Required task 1:
Using the tap dance review, decide whether each statement agrees with the text: (a) the bare foot routine was performed to drumbeat; (b) Peta Anderson performed a Cole Porter song; (c) young children dislike repetitive rhythms. Answer yes or no for each and quote the words of the text that decide it.
Required task 2:
List every dance tradition that the tap dance review says went into the mix that became tap.
Required task 3:
In the tap dance review, what does the narrator say human beings are accustomed to in the womb?

Quoted passage:
== == ==
While the advent of sound technology extended the reach of an already popular vaudeville and nightclub entertainment the origin of percussive dancing has a long history. West African step dances, European clog dances and various jigs and hornpipes went into the mix that became the dynamic urban form of tap and its various styles. African roots are recalled in a short bare foot slapping routine performed to drumbeat (Andy Freeborn) by Michaella Mead, Charlie Cameron, Reid Perry and Julian Bonser.

As the narrator points out human beings are accustomed to rhythm evolving in the womb to the accompaniment of their mothers’ heartbeat. Young children love repetitive rhythms and become fully engaged in bodily movements that accompany rhymes or songs.

And so it seems, to borrow from a Gershwin song performed by a glamorous Peta Anderson, “we’ve all got rhythm” as we respond to the dancers striking the floor in traditional and innovative rhythms with rapt attention. How is it that the elegant Thomas J Egan and the vigorous Jack Egan can make complex demanding rhythms seem so effortless, so mesmerising?

Within the group there is room for fun and challenge but nevertheless there is a different aesthetic at work reflecting contemporary interest in the journey both of the individual, of the group and of tap as an art form. Expect to hear more of this innovative company in the future.
== == ==
Data entries:
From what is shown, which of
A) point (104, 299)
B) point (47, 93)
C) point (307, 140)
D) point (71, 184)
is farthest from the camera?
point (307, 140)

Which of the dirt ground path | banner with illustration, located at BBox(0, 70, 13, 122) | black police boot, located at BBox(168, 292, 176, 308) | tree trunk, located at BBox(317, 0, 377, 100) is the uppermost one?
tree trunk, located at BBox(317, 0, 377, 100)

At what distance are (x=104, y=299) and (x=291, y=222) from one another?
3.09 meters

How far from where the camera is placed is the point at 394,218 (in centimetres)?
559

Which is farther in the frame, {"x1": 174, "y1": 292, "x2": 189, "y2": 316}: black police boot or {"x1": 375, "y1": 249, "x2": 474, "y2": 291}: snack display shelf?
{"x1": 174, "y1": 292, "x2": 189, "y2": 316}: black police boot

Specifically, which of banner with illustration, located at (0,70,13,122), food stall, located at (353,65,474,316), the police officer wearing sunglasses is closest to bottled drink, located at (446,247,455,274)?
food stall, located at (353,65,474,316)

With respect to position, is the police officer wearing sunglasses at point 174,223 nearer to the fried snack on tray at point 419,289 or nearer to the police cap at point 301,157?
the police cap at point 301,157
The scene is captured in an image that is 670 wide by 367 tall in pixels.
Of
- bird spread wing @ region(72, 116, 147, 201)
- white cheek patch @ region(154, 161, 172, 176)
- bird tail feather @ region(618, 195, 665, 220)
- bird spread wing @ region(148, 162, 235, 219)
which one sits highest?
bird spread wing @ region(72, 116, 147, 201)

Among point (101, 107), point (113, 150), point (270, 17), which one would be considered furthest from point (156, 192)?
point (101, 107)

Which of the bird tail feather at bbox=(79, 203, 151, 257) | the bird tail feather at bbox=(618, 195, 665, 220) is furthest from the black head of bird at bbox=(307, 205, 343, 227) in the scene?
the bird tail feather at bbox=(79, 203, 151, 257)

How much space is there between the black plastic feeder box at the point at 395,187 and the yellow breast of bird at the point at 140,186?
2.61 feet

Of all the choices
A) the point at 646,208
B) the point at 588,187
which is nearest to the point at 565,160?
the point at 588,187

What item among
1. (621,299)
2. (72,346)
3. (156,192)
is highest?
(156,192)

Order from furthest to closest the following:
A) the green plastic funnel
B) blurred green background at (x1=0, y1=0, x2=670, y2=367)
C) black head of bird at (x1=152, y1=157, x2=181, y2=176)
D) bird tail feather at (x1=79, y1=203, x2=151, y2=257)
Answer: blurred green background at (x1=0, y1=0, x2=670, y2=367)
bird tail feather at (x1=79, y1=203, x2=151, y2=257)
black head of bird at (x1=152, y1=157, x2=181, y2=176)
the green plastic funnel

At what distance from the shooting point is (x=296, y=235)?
== == ==
Exercise output 1:
(a) Yes: "a short bare foot slapping routine performed to drumbeat"
(b) No: "a Gershwin song performed by a glamorous Peta Anderson"
(c) No: "Young children love repetitive rhythms"

Exercise output 2:
West African step dances, European clog dances, jigs, hornpipes

Exercise output 3:
Rhythm, which evolves to the accompaniment of their mothers’ heartbeat.